··· TEXT SECTION ···

Start by preparing the curry filling: peel and dice the potatoes and carrot into small cubes. Chop the onion and mince the garlic.

Step 2

In a pan over medium heat, sauté the onion and garlic until soft and translucent. Add the ground beef and cook until browned.

Step 3

Add the diced potatoes and carrot to the pan, stir in the Japanese curry powder, and cook for 2-3 minutes.

Step 4

Pour in the water, bring to a boil, then reduce the heat and let it simmer for about 20 minutes or until the vegetables are tender.

Step 5

In a small bowl, mix cornstarch with a bit of water to create a slurry. Stir it into the curry to thicken the sauce. Season with salt and adjust to taste. Allow the mixture to cool completely.

Step 6

To make the dough, in a large bowl, mix the gluten-free flour, xanthan gum, instant yeast, sugar, and salt.

···

YOUR TASKS:
**A)** Retype the recipe text word for word, everything from "Add the diced" down to "to cool completely.".
**B)** Answer these questions from the recipe text:
(i) How long is the pan cooked after the Japanese curry powder is stirred in?
(ii) For about how long should the curry simmer?
(iii) What is mixed with the cornstarch to make the slurry?
**C)** Summarize the recipe text in two sentences.

··· SUPPLIED MATERIAL ···

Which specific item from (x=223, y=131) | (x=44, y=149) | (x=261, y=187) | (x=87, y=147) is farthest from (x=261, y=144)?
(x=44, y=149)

···

FINAL RESULTS:
**A)**
Add the diced potatoes and carrot to the pan, stir in the Japanese curry powder, and cook for 2-3 minutes.

Step 4

Pour in the water, bring to a boil, then reduce the heat and let it simmer for about 20 minutes or until the vegetables are tender.

Step 5

In a small bowl, mix cornstarch with a bit of water to create a slurry. Stir it into the curry to thicken the sauce. Season with salt and adjust to taste. Allow the mixture to cool completely.

**B)**
(i) 2-3 minutes.
(ii) About 20 minutes, or until the vegetables are tender.
(iii) A bit of water.

**C)** A curry filling is made by sautéing onion and garlic, browning ground beef, adding diced potatoes, carrot and Japanese curry powder, simmering everything in water, and thickening it with a cornstarch slurry before letting it cool completely. The dough is then started by mixing gluten-free flour, xanthan gum, instant yeast, sugar and salt in a large bowl.